#### DIRECTIVE A:
In the intel_pstate patch thread, which platforms are described as the only non-HWP platforms so far?
#### DIRECTIVE B:
Continue the intel_pstate patch thread from the last sentence shown.

#### SOURCE TEXT:
● ● ● ● ● ● ●

[Intel-gfx] [PATCH 0/9] GPU-bound energy efficiency improvements for the intel_pstate driver.

Mon Apr 16 14:04:00 UTC 2018

Hi,

On 14.04.2018 07:01, Srinivas Pandruvada wrote:
> Hi Francisco,
> 
> [...]
> 
>> Are you no longer interested in improving those aspects of the non-
>> HWP
>> governor?  Is it that you're planning to delete it and move back to a
>> generic cpufreq governor for non-HWP platforms in the near future?
> 
> Yes that is the plan for Atom platforms, which are only non HWP
> platforms till now. You have to show good gain for performance and
> performance/watt to carry and maintain such big change. So we have to
> see your performance and power numbers.

For the active cases, you can look at the links at the beginning / 
bottom of this mail thread.  Francisco provided performance results for 
 >100 benchmarks.

At this side of Atlantic, we've been testing different versions of the 
patchset in past few months for >50 Linux 3D benchmarks on 6 different 
platforms.

● ● ● ● ● ● ●

#### ITEMS:
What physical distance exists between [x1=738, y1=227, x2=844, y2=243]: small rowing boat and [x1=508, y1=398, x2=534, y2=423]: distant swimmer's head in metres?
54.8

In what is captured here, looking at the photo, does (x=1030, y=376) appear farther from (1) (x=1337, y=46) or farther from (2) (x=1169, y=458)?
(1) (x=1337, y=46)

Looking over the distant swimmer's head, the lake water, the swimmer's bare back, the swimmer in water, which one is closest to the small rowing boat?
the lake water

● ● ● ● ● ● ●

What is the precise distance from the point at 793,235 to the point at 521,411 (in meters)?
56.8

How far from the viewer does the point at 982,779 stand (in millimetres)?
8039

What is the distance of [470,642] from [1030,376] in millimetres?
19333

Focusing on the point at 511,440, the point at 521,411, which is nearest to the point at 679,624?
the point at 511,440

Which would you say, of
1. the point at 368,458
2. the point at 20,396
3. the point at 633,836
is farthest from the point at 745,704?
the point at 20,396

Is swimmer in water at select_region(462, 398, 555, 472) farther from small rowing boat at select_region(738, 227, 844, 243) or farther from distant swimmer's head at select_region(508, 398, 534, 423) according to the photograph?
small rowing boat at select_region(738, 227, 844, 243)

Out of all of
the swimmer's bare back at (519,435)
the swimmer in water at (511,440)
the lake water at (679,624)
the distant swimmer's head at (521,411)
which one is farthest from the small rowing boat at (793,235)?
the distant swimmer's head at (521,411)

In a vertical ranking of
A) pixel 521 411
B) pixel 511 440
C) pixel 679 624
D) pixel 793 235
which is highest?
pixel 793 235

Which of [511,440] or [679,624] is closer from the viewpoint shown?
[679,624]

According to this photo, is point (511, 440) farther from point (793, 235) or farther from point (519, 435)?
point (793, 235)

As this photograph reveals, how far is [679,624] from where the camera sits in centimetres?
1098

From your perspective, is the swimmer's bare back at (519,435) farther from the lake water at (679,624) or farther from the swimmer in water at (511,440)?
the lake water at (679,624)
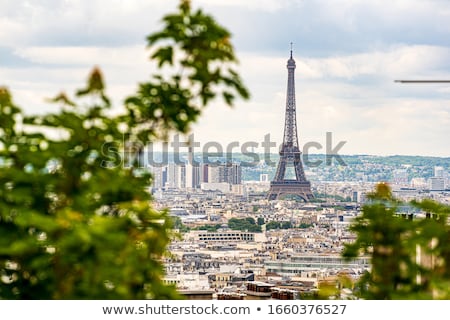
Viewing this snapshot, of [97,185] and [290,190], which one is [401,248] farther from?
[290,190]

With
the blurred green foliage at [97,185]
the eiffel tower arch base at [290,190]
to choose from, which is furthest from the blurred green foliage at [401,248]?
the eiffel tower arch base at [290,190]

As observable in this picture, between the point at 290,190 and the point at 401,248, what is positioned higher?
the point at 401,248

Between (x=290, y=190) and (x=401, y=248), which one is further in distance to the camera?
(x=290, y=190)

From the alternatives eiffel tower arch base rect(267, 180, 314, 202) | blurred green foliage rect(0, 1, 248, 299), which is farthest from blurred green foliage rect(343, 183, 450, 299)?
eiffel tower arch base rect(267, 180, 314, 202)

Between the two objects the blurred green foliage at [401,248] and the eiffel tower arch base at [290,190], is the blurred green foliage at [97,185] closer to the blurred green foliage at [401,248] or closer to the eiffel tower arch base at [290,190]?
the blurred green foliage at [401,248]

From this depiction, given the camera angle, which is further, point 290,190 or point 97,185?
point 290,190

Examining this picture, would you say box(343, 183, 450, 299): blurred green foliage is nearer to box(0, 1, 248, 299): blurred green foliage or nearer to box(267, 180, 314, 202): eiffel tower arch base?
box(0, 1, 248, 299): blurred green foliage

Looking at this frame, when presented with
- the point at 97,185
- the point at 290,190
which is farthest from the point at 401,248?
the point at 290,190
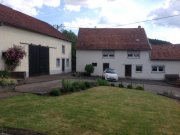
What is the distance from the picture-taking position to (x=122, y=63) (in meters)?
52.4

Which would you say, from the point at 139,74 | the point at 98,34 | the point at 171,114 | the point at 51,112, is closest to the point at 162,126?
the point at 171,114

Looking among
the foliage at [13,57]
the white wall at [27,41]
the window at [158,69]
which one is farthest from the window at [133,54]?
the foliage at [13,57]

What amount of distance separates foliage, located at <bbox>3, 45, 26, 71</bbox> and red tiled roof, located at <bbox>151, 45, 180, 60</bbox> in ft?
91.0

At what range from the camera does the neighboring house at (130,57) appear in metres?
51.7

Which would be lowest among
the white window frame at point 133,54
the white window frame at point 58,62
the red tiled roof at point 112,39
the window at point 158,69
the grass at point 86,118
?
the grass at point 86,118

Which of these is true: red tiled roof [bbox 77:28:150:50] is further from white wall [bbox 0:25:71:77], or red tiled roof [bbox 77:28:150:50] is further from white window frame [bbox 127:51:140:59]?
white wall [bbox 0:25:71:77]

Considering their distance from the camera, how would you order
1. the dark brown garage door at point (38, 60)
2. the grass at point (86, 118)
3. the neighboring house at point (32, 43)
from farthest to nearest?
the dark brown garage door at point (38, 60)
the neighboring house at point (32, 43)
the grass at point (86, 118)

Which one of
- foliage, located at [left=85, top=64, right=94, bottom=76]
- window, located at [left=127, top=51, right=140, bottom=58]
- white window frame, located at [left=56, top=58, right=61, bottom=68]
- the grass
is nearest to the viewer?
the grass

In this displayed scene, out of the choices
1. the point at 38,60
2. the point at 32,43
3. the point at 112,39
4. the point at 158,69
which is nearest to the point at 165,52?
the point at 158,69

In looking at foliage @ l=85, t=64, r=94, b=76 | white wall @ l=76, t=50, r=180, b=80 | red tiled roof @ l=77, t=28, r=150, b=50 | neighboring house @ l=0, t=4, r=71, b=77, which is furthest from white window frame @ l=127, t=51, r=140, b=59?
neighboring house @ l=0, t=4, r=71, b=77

● ● ● ● ● ● ●

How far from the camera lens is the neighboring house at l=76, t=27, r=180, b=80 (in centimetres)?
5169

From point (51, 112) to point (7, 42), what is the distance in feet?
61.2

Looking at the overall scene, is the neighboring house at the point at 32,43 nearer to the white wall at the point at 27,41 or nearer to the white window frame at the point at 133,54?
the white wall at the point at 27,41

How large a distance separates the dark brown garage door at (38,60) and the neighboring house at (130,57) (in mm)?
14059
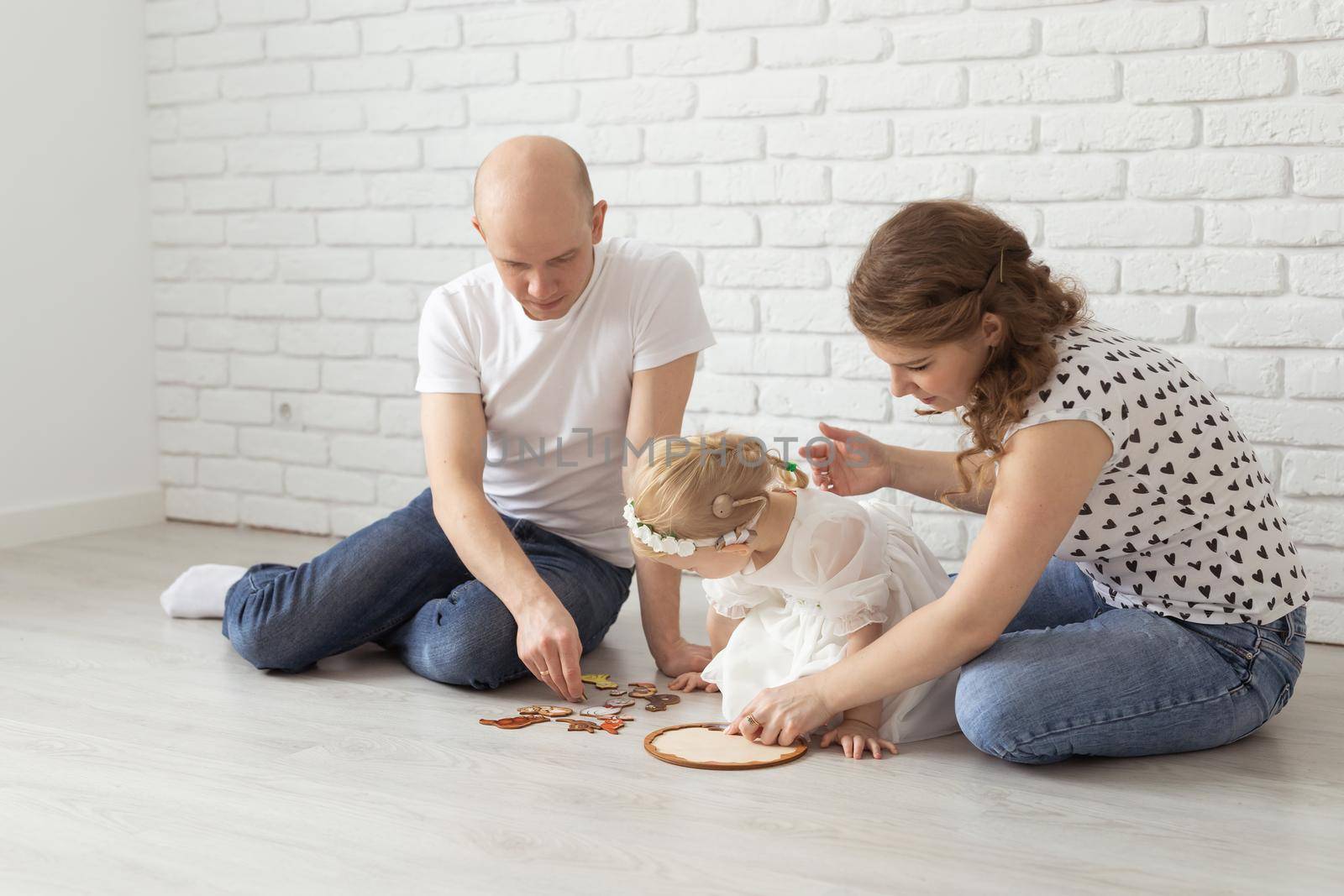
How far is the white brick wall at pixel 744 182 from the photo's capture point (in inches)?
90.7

● ● ● ● ● ● ●

#### RIGHT ANSWER A:
Atom platforms.

#### RIGHT ANSWER B:
On Geminilake and few BXT configurations (where 3D benchmarks are TDP 
limited), many tests' performance improves by 5-15%, also complex ones. 
And more importantly, there were no regressions.

(You can see details + links to more info in Jira ticket VIZ-12078.)

*On (fully) TDP limited cases, power usage (obviously) keeps the same, 
so performance/watt improvements can be derived from the measured 
performance improvements.*

We have data also for earlier platforms from slightly older versions of 
the patchset, but on those it didn't have any significant impact on 
performance.

I think the main reason for this is that BYT & BSW NUCs that we have, 
have space only for single memory module.  Without dual-memory channel 
configuration, benchmarks are too memory-bottlenecked to utilized GPU 
enough to make things TDP limited on those platforms.

However, now that I look at the old BYT & BSW data (for few benchmarks 
which improved most on BXT & GLK), I see that there's a reduction in the 
CPU power utilization according to RAPL, at least on BSW.

	- Eero

>>> This will benefit all architectures including x86 + non i915.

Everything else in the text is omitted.